The U.S. average price of regular unleaded gasoline was $3.83 a gallon on Wednesday, according to OPIS, an energy-data and analytics provider that is part of Dow Jones & Co., publisher of The Wall Street Journal. That is down from just over $5 a gallon in early June but more than 60 cents a gallon above the price a year ago.

OPEC’s decision also could undermine efforts by the Group of Seven wealthy nations to cap Russian oil prices, a key part of the West’s economic battle with Moscow in response to the invasion.

The annual rate of inflation across the Group of 20 largest economies held at 9.2% from June to August, the Organization for Economic Cooperation and Development said Tuesday.

The WTO said a trade slowdown could help cool price pressures by further improving supply chains and reducing transportation costs.

A measure of supply-chain pressures compiled by the Federal Reserve Bank of New York has fallen each month from April to August.

Freight costs have declined rapidly over recent months. “A key factor behind this is likely to have been easing goods demand,” wrote Kiki Sondh, an economist at Oxford Economics, in a note to clients.

Factory prices charged by companies in most of Asia declined in September for the first time since the middle of 2020, according to purchasing managers indexes for the region, a sign that cooler trade growth may bring some relief on inflation, said Fred Neumann, chief Asia economist at HSBC in Hong Kong.

The Federal Reserve and other central banks are raising interests aggressively to combat high inflation by curbing hiring, spending and investment. These moves have contributed to weakening demand and economic activity in the U.S. and many other countries. Some economists and some policy makers worry rates may climb higher than needed and cause a recession.

“There is a danger you could overshoot,” Ms. Okonjo-Iweala said.

Demand for goods soared in late 2020 as global economies bounced back from Covid-19 disruptions, fueling a surge in trade volumes in 2021.

Now, signs of a global trade slowdown abound in Asia and Europe.

South Korea’s exports grew an annual 2.8% in September, the weakest performance since October 2020, the country’s trade ministry said Tuesday.

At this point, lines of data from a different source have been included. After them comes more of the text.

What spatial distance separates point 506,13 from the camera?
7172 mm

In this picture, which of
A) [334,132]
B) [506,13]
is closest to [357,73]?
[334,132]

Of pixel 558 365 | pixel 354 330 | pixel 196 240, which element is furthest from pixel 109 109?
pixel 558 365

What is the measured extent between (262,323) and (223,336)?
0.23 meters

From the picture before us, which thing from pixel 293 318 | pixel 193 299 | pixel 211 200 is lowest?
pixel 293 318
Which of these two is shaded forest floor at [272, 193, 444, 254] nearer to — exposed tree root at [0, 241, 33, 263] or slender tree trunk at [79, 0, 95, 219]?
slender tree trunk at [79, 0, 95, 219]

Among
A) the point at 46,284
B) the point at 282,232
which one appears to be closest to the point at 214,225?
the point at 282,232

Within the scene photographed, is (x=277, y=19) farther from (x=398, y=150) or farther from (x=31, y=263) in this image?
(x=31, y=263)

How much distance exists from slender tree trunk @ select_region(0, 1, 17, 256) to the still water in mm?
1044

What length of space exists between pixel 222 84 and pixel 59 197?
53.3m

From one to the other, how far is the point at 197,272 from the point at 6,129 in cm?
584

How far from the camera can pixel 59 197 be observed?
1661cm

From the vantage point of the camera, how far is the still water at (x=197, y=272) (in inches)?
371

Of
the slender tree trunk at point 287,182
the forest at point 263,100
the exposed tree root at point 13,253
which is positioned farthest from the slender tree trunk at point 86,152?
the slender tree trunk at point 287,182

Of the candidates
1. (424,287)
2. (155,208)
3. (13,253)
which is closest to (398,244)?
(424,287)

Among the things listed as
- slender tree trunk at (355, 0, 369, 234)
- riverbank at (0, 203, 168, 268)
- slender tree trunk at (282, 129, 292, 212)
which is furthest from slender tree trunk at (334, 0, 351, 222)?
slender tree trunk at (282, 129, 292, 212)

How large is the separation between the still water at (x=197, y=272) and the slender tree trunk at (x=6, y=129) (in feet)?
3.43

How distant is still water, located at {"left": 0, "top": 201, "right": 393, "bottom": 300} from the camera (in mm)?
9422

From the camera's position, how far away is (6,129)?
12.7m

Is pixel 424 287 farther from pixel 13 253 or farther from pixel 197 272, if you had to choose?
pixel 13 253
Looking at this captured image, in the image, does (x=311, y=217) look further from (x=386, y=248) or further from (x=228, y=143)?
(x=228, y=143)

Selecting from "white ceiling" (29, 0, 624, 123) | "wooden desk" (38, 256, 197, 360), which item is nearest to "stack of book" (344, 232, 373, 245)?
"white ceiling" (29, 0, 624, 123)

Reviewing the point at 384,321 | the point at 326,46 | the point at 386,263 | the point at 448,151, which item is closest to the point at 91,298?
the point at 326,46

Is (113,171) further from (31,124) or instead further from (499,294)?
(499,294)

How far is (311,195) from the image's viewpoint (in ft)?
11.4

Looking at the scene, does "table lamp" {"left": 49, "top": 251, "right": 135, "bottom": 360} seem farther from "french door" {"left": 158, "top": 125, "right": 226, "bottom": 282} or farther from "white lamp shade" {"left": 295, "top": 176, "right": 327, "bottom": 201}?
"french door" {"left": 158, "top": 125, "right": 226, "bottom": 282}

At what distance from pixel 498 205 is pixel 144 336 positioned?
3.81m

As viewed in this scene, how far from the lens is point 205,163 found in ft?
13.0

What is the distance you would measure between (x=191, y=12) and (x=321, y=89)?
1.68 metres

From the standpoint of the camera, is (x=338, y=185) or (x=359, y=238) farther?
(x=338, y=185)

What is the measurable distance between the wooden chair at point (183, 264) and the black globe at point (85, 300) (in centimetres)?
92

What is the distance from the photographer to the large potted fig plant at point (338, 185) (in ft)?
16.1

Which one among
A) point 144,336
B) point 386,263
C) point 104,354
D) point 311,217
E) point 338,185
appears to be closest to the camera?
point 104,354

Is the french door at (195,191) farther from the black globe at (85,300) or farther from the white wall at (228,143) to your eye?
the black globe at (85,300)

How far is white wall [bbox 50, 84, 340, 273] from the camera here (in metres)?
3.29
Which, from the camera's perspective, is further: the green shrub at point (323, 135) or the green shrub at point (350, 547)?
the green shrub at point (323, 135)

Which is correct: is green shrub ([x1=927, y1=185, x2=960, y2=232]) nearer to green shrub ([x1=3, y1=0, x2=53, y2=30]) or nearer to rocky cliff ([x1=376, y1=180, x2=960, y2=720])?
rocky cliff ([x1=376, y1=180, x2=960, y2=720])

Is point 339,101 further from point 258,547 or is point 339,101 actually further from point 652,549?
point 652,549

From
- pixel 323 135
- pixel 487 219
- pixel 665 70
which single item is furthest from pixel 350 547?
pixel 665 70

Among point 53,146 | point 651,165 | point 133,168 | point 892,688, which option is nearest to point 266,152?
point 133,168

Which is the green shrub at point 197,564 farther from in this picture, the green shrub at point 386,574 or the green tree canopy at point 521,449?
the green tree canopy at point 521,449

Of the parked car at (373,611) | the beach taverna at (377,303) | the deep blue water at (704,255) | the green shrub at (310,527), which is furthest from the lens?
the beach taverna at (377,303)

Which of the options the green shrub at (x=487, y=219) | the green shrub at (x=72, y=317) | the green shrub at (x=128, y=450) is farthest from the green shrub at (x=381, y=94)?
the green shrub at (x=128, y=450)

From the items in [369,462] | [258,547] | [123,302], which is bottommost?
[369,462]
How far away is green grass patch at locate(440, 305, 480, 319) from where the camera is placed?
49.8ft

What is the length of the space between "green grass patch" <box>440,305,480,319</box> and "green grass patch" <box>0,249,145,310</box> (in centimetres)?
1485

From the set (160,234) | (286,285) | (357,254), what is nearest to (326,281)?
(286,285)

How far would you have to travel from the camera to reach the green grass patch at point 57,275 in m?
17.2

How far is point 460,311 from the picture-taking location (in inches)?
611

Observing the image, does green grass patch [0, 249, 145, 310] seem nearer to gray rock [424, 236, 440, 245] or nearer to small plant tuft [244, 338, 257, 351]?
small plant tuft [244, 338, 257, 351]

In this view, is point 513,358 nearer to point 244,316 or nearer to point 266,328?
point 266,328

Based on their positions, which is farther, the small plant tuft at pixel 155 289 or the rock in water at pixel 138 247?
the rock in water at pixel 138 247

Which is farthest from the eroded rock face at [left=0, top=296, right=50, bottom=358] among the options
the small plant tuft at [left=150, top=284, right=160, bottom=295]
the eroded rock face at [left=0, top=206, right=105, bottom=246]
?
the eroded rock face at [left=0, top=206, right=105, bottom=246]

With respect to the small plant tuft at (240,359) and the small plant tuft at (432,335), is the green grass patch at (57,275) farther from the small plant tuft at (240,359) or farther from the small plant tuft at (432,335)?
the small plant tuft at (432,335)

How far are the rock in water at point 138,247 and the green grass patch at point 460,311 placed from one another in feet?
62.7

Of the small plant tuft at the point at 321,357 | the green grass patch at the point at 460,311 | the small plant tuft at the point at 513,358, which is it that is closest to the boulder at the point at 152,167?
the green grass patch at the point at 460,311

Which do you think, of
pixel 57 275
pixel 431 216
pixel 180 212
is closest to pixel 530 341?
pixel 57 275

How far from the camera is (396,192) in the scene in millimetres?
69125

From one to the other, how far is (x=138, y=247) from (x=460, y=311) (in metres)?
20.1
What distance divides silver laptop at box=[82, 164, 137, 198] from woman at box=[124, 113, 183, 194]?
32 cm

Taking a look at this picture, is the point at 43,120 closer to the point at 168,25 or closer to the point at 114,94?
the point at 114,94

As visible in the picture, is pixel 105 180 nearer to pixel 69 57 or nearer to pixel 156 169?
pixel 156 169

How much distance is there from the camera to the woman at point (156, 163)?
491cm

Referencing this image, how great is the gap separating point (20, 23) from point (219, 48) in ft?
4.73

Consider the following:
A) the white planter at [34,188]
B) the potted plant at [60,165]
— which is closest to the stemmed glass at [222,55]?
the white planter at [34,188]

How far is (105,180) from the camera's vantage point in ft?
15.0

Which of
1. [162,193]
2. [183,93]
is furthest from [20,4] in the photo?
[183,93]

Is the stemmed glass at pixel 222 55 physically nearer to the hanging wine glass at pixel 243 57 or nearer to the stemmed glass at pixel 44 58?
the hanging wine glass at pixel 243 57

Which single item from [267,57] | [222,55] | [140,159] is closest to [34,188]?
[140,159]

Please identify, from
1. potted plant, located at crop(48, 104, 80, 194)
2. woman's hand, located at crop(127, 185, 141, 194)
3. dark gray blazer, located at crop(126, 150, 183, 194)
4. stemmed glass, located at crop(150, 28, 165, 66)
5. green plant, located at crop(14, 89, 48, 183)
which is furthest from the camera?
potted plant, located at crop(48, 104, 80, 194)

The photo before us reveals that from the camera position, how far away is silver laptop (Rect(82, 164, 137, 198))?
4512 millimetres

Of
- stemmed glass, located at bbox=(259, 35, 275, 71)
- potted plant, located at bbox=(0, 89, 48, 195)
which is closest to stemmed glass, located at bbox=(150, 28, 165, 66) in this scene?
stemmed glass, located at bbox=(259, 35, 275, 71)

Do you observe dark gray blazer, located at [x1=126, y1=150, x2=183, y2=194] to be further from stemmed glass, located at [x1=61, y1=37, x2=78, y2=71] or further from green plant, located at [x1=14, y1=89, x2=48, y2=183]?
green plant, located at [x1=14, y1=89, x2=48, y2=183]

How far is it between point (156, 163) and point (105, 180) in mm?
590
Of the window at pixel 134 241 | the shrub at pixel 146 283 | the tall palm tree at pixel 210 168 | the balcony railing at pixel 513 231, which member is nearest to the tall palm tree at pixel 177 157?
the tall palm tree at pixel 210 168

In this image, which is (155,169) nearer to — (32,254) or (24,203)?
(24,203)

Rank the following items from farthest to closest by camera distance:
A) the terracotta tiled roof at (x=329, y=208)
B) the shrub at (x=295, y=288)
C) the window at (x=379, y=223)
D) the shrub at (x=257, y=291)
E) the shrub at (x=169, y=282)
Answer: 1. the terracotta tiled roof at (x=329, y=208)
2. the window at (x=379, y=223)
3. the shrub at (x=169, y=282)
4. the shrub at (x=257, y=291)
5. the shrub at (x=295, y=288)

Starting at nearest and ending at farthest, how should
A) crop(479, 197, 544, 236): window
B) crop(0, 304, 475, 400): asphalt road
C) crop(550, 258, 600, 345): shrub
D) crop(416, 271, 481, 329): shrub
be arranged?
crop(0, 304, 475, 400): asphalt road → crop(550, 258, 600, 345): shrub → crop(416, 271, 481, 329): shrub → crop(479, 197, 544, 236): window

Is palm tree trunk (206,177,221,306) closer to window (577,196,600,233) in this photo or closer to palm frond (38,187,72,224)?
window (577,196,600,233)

In China, the world’s second-largest economy, an export boom that propelled its economy through the pandemic is petering out. China’s demand for imports from its neighbors is also softening as its economy labors under a severe real-estate squeeze and the government’s zero-tolerance approach to Covid-19.

Europe’s exports to Russia have collapsed in responses to sanctions imposed on the Kremlin following its invasion of Ukraine, according to the European Union’s statistics agency. But its exports to the U.S. have grown rapidly.

Wednesday’s U.S. trade report provided “another confirmation of a softening global economic backdrop as demand weakens and businesses pull back on investment,” Matthew Martin and Kathy Bostjancic, U.S. economists for Oxford Economics, a research firm, wrote in a note.